Illness of any kind may be defined as the result of a view of the self as weak, vulnerable, evil and endangered, and thus in need of constant defense. Yet if such were really the self, defense would be impossible. Therefore, the defenses sought for must be magical. They must overcome all limits perceived in the self, at the same time making a new self-concept into which they cannot return. In a word, error is accepted as real and dealt with by illusions. Truth being brought to illusions, reality now becomes a threat and is perceived as evil. Love becomes feared because reality is love. Thus is the circle closed against the "inroads" of salvation.
Illness is therefore a mistake and needs correction. And as we have already emphasized before, correction cannot be achieved by first establishing the "rightness" of the mistake and then overlooking it. If illness is real it cannot be overlooked in truth, for to overlook reality is insanity. Yet that is magic's purpose; to make illusions true through false perception. This cannot heal, for it opposes truth. Perhaps an illusion of health is substituted for a little while, but not for long. Fear cannot long be hidden by illusions, for it is part of them. It will escape and take another form, being the source of all illusions.
Sickness is insanity because all sickness is mental illness, and in it there are no degrees. One of the illusions by which sickness is perceived as real is the belief that illness varies in intensity; that the degree of threat differs according to the form it takes. Herein lies the basis of all errors, for all of them are but attempts to compromise by seeing just a little bit of hell. This is a mockery so alien to God that it must be forever inconceivable. But the insane believe it because they are insane.

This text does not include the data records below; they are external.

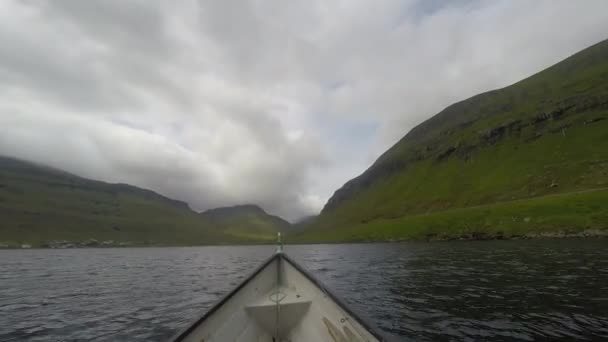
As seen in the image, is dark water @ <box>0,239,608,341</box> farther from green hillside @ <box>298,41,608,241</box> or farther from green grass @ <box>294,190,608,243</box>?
green hillside @ <box>298,41,608,241</box>

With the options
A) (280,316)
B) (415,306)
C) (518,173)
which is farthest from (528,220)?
(518,173)

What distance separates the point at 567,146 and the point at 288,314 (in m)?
153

A madman will defend his own illusions because in them he sees his own salvation. Thus, he will attack the one who tries to save him from them, believing that he is attacking him. This curious circle of attack-defense is one of the most difficult problems with which the psychotherapist must deal. In fact, this is his central task; the core of psychotherapy. The therapist is seen as one who is attacking the patient's most cherished possession; his picture of himself. And since this picture has become the patient's security as he perceives it, the therapist cannot but be seen as a real source of danger, to be attacked and even killed.
The psychotherapist, then, has a tremendous responsibility. He must meet attack without attack, and therefore without defense. It is his task to demonstrate that defenses are not necessary, and that defenselessness is strength. This must be his teaching, if his lesson is to be that sanity is safe. It cannot be too strongly emphasized that the insane believe that sanity is threat. This is the corollary of the "original sin"; the belief that guilt is real and fully justified. It is therefore the psychotherapist's function to teach that guilt, being unreal, cannot be justified. But neither is it safe. And thus it must remain unwanted as well as unreal.
Salvation's single doctrine is the goal of all therapy. Relieve the mind of the insane burden of guilt it carries so wearily, and healing is accomplished. The body is not cured. It is merely recognized as what it is. Seen rightly, its purpose can be understood. What is the need for sickness then? Given this single shift, all else will follow. There is no need for complicated change. There is no need for long analyses and wearying discussions and pursuits. The truth is simple, being one for all.